Proper way to FTS Index and search Meta().id or docids using regex or wildcard seaches

Using Node SDK 2.6.9 and Couchbase Server 6.0.x

Objective:
Illustration how to use FTS Search for documents with IDS’s matching a regular expression pattern without storing the Meta().id as a field within each target document.

What I have achieved
I have a working FTS index which includes an “id” field configured with the “keyword” analyzer. This id field is set from the Meta().id of the document. I am able to apply regex searches using this regex pattern: “^[a-z]{5,15}::dp::entity::[0-9]{4,10}$” successfully using the SDK regex search function in a variety of ways.

I would prefer not to store this ID within the document. I have reviewed the documentation for indexing as a “Doc ID with regex”. However, the documentation only illustrates examples using full document ids with the “docIds” function in the SDK. How does one implement a regex search against an index configured as Doc Id with regex"?

Thanks

JG

“Doc ID with regex” is a way couchbase FTS will allow you to extract “type identifiers” for indexing. Let me explain this better with an example …

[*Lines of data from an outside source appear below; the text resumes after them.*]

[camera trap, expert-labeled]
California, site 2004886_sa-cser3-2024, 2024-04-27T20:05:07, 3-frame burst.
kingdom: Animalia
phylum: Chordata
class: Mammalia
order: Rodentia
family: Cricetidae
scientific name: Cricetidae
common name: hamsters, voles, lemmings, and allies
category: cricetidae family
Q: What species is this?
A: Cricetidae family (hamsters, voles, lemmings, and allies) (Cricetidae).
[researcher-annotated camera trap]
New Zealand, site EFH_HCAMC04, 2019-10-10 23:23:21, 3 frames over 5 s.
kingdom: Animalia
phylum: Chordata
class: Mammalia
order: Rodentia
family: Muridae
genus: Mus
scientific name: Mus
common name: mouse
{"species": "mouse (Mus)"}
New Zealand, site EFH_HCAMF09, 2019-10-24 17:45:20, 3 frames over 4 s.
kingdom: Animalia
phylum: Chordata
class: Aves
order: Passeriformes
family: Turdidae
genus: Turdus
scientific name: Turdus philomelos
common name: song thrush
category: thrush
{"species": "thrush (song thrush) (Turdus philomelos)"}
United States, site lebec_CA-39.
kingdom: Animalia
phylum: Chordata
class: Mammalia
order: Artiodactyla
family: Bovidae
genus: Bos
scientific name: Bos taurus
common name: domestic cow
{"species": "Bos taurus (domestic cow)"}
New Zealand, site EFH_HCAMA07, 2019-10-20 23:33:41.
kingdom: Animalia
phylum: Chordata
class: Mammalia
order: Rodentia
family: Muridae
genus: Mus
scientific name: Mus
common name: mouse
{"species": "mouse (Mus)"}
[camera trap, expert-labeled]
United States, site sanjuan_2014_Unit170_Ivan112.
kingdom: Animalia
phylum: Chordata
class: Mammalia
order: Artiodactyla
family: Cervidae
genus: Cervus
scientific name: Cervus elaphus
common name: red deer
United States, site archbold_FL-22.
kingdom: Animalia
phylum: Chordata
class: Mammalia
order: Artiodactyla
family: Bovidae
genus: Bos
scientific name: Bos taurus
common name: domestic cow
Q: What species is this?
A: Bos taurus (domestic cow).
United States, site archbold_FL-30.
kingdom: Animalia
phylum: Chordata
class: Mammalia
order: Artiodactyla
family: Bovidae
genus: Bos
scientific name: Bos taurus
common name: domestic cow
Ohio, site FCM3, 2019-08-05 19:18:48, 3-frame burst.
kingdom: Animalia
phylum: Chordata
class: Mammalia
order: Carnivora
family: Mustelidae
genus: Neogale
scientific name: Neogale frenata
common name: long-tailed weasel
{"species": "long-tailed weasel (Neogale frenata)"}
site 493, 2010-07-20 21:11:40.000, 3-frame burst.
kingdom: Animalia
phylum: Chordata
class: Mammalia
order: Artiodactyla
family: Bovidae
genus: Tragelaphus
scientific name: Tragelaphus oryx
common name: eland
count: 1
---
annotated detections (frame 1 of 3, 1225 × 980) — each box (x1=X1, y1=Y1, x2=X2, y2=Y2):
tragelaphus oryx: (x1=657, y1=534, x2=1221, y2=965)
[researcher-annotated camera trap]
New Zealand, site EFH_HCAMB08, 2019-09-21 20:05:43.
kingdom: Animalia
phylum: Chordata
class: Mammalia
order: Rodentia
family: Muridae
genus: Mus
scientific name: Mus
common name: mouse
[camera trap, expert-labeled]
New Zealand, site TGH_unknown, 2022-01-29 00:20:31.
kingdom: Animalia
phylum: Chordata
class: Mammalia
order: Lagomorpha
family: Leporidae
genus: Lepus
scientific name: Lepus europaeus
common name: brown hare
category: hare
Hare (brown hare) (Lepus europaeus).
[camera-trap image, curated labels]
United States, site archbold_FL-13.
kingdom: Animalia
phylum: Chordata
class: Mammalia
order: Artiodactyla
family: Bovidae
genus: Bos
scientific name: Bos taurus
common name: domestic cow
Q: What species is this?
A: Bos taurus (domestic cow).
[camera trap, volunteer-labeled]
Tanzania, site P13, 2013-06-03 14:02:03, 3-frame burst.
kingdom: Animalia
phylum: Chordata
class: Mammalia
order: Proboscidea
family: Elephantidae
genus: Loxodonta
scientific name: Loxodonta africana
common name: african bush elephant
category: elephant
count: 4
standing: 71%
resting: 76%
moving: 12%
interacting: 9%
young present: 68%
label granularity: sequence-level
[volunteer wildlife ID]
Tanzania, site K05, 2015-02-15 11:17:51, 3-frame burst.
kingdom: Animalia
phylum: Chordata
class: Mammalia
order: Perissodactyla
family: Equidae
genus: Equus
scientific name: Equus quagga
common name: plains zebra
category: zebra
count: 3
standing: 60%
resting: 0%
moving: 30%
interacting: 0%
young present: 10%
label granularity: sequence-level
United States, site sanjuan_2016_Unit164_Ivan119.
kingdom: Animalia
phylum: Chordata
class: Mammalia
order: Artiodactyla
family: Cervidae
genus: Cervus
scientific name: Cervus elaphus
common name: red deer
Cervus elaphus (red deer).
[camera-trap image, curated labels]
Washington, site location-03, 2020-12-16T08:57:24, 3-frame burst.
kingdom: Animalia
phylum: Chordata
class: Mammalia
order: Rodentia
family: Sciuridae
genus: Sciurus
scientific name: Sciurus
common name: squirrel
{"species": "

Ex: Say you have these documents on your couchbase bucket…

  • doc-airline-23
  • doc-airline-421
  • doc-airport-992

Using the regexp: -[a-z]*-, the docIDs that would match the pattern are: “-airline-” and “-airport-”.
Setting the above regex in your “Doc ID with regex” field, you’ll be able to define top level type mappings: “-airline-” or “-airport-” to index only those documents whose Doc IDs contain the term.

So setting this as your index definition would index all attributes of documents with “-airline-” in their IDs …

{
  "name": "temp",
  "type": "fulltext-index",
  "params": {
    "doc_config": {
      "docid_regexp": "-[a-z]*-",
      "mode": "docid_regexp"
    },
    "mapping": {
      "default_analyzer": "standard",
      "default_datetime_parser": "dateTimeOptional",
      "default_field": "_all",
      "default_mapping": {
        "dynamic": true,
        "enabled": false
      },
      "types": {
        "-airline-": {
          "dynamic": true,
          "enabled": true
        }
      }
    },
    "store": {
      "indexType": "scorch"
    }
  },
  "sourceType": "couchbase",
  "sourceName": "bucket",
  "sourceUUID": "",
  "uuid": ""
}

Hope that explains what “Doc ID with regex” is intended to do. Note that this won’t assist you in searching the doc IDs based on a regexp - it’ll only index ones that you’ve matched using the regexp.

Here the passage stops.